Speaking to VOA Persian by phone from Tehran last Thursday, the father of jailed activist Atena Daemi said a Revolutionary Court in the Iranian capital notified his daughter’s lawyer Mostafa Nili of the conviction the previous day.
Hossein Daemi said the court presided over by Judge Amouzadeh convicted his daughter of two charges of spreading anti-government propaganda and disrupting prison order. He said the court sentenced her to one-year prison terms for each charge plus a punishment of 74 lashes. Iranian state-approved news site Didarnews.ir confirmed the sentence in a July 2 report citing Nili, the defendant’s lawyer.
It was not clear if Atena Daemi would have to serve the one-year prison terms consecutively or simultaneously, or whether she would challenge the ruling in the higher Iranian appeals court.
Daemi’s father said the charges stemmed from her involvement in a peaceful protest inside Evin prison last December, when she and several other female inmates staged a sit-in to mourn Iranians killed in a government crackdown on nationwide anti-government demonstrations the month before. He said he learned about the sit-in through a handwritten message that his daughter sent from prison to ask her family to spread the word about the female inmates’ protest.
Hossein Daemi said another prominent dissident who joined the sit-in was Iranian journalist Narges Mohammadi, imprisoned since 2015 and serving a 10-year sentence for human rights advocacy.
The father of Atena Daemi said her conviction for “disturbing prison order” related to the peaceful sit-in, while the conviction for “spreading propaganda" related to the handwritten note she had sent. He said she had been found guilty in a trial that lasted only five minutes.
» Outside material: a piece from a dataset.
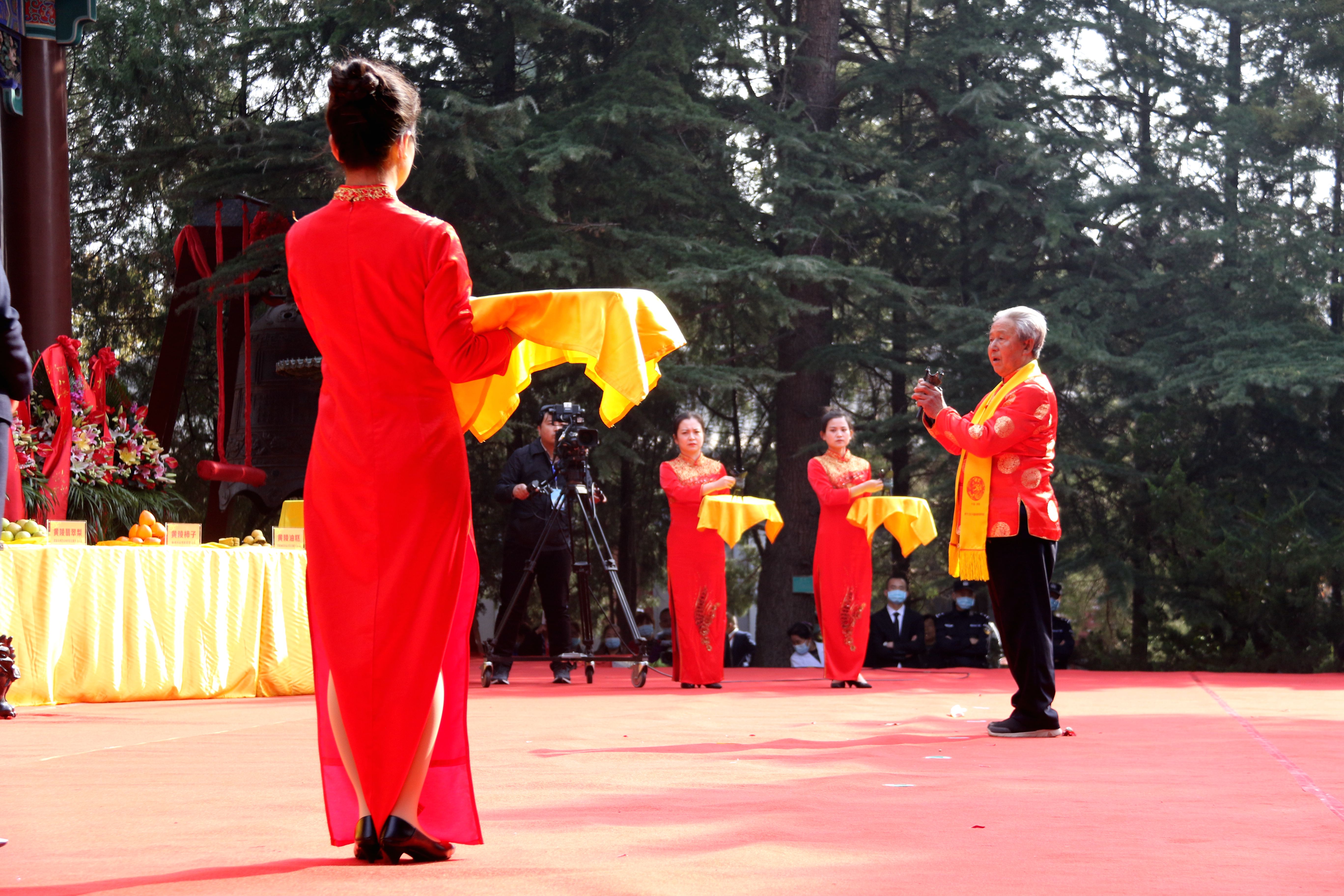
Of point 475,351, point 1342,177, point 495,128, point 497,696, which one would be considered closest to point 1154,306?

“There is no justice in Iran when a pre-determined sentence is issued in such a brief trial,” Hossein Daemi said.
In a report published Tuesday, New York-based group Center for Human Rights in Iran (CHRI) cited Atena Daemi’s mother, Masoumeh Nemeti, as saying the trial took place on June 27. Nemeti said her daughter appeared in the court but was not able to present a defense.
Hossein Daemi previously had told VOA that his daughter had been scheduled to be released from Evin prison on parole on Saturday, following her 2016 imprisonment for a five-year term for alleged national security offenses related to her peaceful human rights activism. Her penalized activities included meeting the families of Iranian political prisoners, using Facebook to criticize the government and condemning its mass executions of political prisoners in 1988.
CHRI cited Nemeti as saying in a Monday interview that her daughter was being kept in detention beyond July 4 to serve a new sentence of two years and one month for being involved in earlier acts of peaceful protest inside prison.
An Iranian appeals court had confirmed Atena Daemi’s new 25-month sentence last September after a lower court convicted her of disseminating anti-government propaganda and insulting Iranian Supreme Leader Ayatollah Ali Khamenei. The charges arose from her writing an open letter from prison condemning the government’s executions of several political prisoners in September 2018 and her singing a revolutionary anthem to honor those prisoners.
Last month, Hossein Daemi told VOA that his daughter faced the prospect of even more prison time for her alleged involvement in a third peaceful protest at Evin. He said the prison’s prosecutor informed her on June 7 that she had been charged with “disturbing order” by chanting anti-government slogans on the night of February 11, the anniversary of Iran’s 1979 Islamic Revolution. His daughter denied that charge, he added.
“She should be released because she has not committed any crime,” the dissident’s father told VOA in his latest interview. “All this pressure is being put on her just to bring her to her knees. But she still is determined and strongly insists on her beliefs.”